• What you should do
Begin at the line that has "Is the wooden" and continue through the end of the records, and change "work surface" to "tabletop" in those lines. Reproduce them with everything else left as it is.

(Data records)
......

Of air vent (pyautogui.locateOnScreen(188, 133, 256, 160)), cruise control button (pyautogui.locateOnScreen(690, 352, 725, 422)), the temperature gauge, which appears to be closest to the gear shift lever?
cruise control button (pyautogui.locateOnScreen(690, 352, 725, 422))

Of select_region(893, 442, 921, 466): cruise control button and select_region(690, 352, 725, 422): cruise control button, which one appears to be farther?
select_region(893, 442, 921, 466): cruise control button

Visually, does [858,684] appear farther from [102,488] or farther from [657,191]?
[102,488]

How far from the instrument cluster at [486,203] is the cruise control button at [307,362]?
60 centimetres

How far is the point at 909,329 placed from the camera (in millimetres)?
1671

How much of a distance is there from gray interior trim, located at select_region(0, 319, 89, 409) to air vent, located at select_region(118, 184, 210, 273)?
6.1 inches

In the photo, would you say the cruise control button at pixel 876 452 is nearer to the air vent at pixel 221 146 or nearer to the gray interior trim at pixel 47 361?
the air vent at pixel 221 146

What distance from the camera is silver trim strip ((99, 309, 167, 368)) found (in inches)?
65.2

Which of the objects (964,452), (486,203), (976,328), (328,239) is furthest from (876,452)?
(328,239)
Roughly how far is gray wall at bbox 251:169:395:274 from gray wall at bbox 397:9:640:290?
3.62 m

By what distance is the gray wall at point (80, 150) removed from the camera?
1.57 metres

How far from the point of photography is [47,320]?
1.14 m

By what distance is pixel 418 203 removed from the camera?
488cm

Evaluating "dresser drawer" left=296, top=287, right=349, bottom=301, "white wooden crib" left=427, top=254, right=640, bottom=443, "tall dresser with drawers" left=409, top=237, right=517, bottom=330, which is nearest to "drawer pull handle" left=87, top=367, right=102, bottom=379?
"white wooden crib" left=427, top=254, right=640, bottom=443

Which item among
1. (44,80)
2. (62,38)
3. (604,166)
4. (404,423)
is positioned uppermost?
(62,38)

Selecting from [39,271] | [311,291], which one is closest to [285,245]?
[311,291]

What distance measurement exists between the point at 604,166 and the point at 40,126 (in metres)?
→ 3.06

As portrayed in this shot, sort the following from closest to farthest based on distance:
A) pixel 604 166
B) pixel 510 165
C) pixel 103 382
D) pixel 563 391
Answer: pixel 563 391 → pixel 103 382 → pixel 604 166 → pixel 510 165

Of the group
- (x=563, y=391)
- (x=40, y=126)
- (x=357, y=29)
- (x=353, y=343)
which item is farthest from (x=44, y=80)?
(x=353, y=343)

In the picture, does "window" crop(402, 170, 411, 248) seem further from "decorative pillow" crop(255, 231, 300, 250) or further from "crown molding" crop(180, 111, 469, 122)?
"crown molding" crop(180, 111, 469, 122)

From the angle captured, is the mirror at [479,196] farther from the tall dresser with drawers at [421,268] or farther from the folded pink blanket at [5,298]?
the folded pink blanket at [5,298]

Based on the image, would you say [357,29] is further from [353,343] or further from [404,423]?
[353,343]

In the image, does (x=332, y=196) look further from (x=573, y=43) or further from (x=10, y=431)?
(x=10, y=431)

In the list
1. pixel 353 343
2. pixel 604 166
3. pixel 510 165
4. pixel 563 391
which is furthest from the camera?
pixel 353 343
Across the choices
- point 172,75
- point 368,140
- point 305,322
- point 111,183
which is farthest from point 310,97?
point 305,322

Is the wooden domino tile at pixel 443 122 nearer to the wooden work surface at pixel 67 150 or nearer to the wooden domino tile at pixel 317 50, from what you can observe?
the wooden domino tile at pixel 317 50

......

• Result for this task
Is the wooden domino tile at pixel 443 122 nearer to the wooden tabletop at pixel 67 150 or nearer to the wooden domino tile at pixel 317 50, from what you can observe?
the wooden domino tile at pixel 317 50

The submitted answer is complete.